Exercise> Copy out all of the records. Keep every word exact.

<<<<

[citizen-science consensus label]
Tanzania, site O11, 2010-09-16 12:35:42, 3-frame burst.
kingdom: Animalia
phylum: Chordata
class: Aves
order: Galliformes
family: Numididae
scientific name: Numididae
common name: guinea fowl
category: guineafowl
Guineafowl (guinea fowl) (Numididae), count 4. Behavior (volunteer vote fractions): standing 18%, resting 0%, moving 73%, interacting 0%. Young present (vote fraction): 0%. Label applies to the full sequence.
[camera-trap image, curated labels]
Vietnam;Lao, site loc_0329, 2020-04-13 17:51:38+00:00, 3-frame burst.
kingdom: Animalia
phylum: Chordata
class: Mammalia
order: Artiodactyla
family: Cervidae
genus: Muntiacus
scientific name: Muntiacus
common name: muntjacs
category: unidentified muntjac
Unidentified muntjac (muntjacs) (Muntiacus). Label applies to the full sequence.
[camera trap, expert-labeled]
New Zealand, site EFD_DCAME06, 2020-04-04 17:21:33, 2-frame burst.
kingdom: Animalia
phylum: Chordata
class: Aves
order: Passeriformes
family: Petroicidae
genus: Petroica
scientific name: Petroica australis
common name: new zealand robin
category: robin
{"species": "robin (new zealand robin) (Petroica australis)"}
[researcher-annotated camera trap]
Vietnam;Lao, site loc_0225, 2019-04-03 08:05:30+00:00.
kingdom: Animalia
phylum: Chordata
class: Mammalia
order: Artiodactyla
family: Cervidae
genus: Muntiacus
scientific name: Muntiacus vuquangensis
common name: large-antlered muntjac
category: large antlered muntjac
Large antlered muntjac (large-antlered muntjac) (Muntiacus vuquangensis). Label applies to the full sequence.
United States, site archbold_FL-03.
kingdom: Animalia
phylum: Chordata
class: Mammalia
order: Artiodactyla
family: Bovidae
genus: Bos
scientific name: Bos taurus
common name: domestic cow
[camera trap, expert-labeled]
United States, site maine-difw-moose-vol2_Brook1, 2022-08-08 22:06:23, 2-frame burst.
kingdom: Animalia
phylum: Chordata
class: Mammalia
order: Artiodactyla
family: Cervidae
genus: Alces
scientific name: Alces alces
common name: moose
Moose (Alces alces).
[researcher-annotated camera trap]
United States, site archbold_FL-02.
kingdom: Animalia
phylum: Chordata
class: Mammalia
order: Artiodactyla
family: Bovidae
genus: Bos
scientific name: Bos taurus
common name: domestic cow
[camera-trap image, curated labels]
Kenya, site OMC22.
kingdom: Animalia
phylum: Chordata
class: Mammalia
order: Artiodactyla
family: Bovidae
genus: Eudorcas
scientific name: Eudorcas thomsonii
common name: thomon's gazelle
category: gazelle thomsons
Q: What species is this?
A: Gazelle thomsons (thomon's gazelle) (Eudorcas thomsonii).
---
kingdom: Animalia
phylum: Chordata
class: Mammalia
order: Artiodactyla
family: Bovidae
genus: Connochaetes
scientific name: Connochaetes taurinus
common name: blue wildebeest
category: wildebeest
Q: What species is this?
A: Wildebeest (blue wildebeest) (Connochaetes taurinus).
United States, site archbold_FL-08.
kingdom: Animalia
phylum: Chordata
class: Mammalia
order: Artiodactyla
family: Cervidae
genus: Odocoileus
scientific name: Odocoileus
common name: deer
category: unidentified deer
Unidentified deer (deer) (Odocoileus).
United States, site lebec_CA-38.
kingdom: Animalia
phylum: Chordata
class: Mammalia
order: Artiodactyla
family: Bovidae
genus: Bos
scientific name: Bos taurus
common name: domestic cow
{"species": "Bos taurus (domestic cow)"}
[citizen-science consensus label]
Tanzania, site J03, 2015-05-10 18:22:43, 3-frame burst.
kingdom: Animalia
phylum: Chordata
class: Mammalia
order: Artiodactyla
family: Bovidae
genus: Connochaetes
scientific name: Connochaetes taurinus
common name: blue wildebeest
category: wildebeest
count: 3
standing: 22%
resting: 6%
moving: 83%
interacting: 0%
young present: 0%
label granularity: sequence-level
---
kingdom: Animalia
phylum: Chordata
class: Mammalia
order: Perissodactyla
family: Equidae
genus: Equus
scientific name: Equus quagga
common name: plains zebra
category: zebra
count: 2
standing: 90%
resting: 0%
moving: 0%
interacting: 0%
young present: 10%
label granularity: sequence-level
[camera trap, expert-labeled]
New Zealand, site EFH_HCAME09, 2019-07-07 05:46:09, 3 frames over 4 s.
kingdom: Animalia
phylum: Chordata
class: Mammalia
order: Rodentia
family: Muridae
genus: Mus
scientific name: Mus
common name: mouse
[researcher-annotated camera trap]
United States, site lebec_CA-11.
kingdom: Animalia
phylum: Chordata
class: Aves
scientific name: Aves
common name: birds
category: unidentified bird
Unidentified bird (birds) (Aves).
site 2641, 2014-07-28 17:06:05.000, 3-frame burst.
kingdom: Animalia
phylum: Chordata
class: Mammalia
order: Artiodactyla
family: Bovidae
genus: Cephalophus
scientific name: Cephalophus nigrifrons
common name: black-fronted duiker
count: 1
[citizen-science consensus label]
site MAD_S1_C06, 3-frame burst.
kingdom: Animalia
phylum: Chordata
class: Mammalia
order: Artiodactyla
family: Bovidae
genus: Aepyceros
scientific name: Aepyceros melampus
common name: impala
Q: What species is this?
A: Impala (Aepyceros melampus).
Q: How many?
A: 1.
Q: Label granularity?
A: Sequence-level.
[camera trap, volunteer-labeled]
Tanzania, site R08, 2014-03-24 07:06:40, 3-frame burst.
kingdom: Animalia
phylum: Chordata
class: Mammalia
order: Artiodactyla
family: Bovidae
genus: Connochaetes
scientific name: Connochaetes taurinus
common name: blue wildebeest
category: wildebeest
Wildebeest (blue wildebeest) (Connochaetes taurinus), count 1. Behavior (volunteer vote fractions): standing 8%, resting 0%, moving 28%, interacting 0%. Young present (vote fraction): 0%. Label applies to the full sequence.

>>>>

Response>
[citizen-science consensus label]
Tanzania, site O11, 2010-09-16 12:35:42, 3-frame burst.
kingdom: Animalia
phylum: Chordata
class: Aves
order: Galliformes
family: Numididae
scientific name: Numididae
common name: guinea fowl
category: guineafowl
Guineafowl (guinea fowl) (Numididae), count 4. Behavior (volunteer vote fractions): standing 18%, resting 0%, moving 73%, interacting 0%. Young present (vote fraction): 0%. Label applies to the full sequence.
[camera-trap image, curated labels]
Vietnam;Lao, site loc_0329, 2020-04-13 17:51:38+00:00, 3-frame burst.
kingdom: Animalia
phylum: Chordata
class: Mammalia
order: Artiodactyla
family: Cervidae
genus: Muntiacus
scientific name: Muntiacus
common name: muntjacs
category: unidentified muntjac
Unidentified muntjac (muntjacs) (Muntiacus). Label applies to the full sequence.
[camera trap, expert-labeled]
New Zealand, site EFD_DCAME06, 2020-04-04 17:21:33, 2-frame burst.
kingdom: Animalia
phylum: Chordata
class: Aves
order: Passeriformes
family: Petroicidae
genus: Petroica
scientific name: Petroica australis
common name: new zealand robin
category: robin
{"species": "robin (new zealand robin) (Petroica australis)"}
[researcher-annotated camera trap]
Vietnam;Lao, site loc_0225, 2019-04-03 08:05:30+00:00.
kingdom: Animalia
phylum: Chordata
class: Mammalia
order: Artiodactyla
family: Cervidae
genus: Muntiacus
scientific name: Muntiacus vuquangensis
common name: large-antlered muntjac
category: large antlered muntjac
Large antlered muntjac (large-antlered muntjac) (Muntiacus vuquangensis). Label applies to the full sequence.
United States, site archbold_FL-03.
kingdom: Animalia
phylum: Chordata
class: Mammalia
order: Artiodactyla
family: Bovidae
genus: Bos
scientific name: Bos taurus
common name: domestic cow
[camera trap, expert-labeled]
United States, site maine-difw-moose-vol2_Brook1, 2022-08-08 22:06:23, 2-frame burst.
kingdom: Animalia
phylum: Chordata
class: Mammalia
order: Artiodactyla
family: Cervidae
genus: Alces
scientific name: Alces alces
common name: moose
Moose (Alces alces).
[researcher-annotated camera trap]
United States, site archbold_FL-02.
kingdom: Animalia
phylum: Chordata
class: Mammalia
order: Artiodactyla
family: Bovidae
genus: Bos
scientific name: Bos taurus
common name: domestic cow
[camera-trap image, curated labels]
Kenya, site OMC22.
kingdom: Animalia
phylum: Chordata
class: Mammalia
order: Artiodactyla
family: Bovidae
genus: Eudorcas
scientific name: Eudorcas thomsonii
common name: thomon's gazelle
category: gazelle thomsons
Q: What species is this?
A: Gazelle thomsons (thomon's gazelle) (Eudorcas thomsonii).
---
kingdom: Animalia
phylum: Chordata
class: Mammalia
order: Artiodactyla
family: Bovidae
genus: Connochaetes
scientific name: Connochaetes taurinus
common name: blue wildebeest
category: wildebeest
Q: What species is this?
A: Wildebeest (blue wildebeest) (Connochaetes taurinus).
United States, site archbold_FL-08.
kingdom: Animalia
phylum: Chordata
class: Mammalia
order: Artiodactyla
family: Cervidae
genus: Odocoileus
scientific name: Odocoileus
common name: deer
category: unidentified deer
Unidentified deer (deer) (Odocoileus).
United States, site lebec_CA-38.
kingdom: Animalia
phylum: Chordata
class: Mammalia
order: Artiodactyla
family: Bovidae
genus: Bos
scientific name: Bos taurus
common name: domestic cow
{"species": "Bos taurus (domestic cow)"}
[citizen-science consensus label]
Tanzania, site J03, 2015-05-10 18:22:43, 3-frame burst.
kingdom: Animalia
phylum: Chordata
class: Mammalia
order: Artiodactyla
family: Bovidae
genus: Connochaetes
scientific name: Connochaetes taurinus
common name: blue wildebeest
category: wildebeest
count: 3
standing: 22%
resting: 6%
moving: 83%
interacting: 0%
young present: 0%
label granularity: sequence-level
---
kingdom: Animalia
phylum: Chordata
class: Mammalia
order: Perissodactyla
family: Equidae
genus: Equus
scientific name: Equus quagga
common name: plains zebra
category: zebra
count: 2
standing: 90%
resting: 0%
moving: 0%
interacting: 0%
young present: 10%
label granularity: sequence-level
[camera trap, expert-labeled]
New Zealand, site EFH_HCAME09, 2019-07-07 05:46:09, 3 frames over 4 s.
kingdom: Animalia
phylum: Chordata
class: Mammalia
order: Rodentia
family: Muridae
genus: Mus
scientific name: Mus
common name: mouse
[researcher-annotated camera trap]
United States, site lebec_CA-11.
kingdom: Animalia
phylum: Chordata
class: Aves
scientific name: Aves
common name: birds
category: unidentified bird
Unidentified bird (birds) (Aves).
site 2641, 2014-07-28 17:06:05.000, 3-frame burst.
kingdom: Animalia
phylum: Chordata
class: Mammalia
order: Artiodactyla
family: Bovidae
genus: Cephalophus
scientific name: Cephalophus nigrifrons
common name: black-fronted duiker
count: 1
[citizen-science consensus label]
site MAD_S1_C06, 3-frame burst.
kingdom: Animalia
phylum: Chordata
class: Mammalia
order: Artiodactyla
family: Bovidae
genus: Aepyceros
scientific name: Aepyceros melampus
common name: impala
Q: What species is this?
A: Impala (Aepyceros melampus).
Q: How many?
A: 1.
Q: Label granularity?
A: Sequence-level.
[camera trap, volunteer-labeled]
Tanzania, site R08, 2014-03-24 07:06:40, 3-frame burst.
kingdom: Animalia
phylum: Chordata
class: Mammalia
order: Artiodactyla
family: Bovidae
genus: Connochaetes
scientific name: Connochaetes taurinus
common name: blue wildebeest
category: wildebeest
Wildebeest (blue wildebeest) (Connochaetes taurinus), count 1. Behavior (volunteer vote fractions): standing 8%, resting 0%, moving 28%, interacting 0%. Young present (vote fraction): 0%. Label applies to the full sequence.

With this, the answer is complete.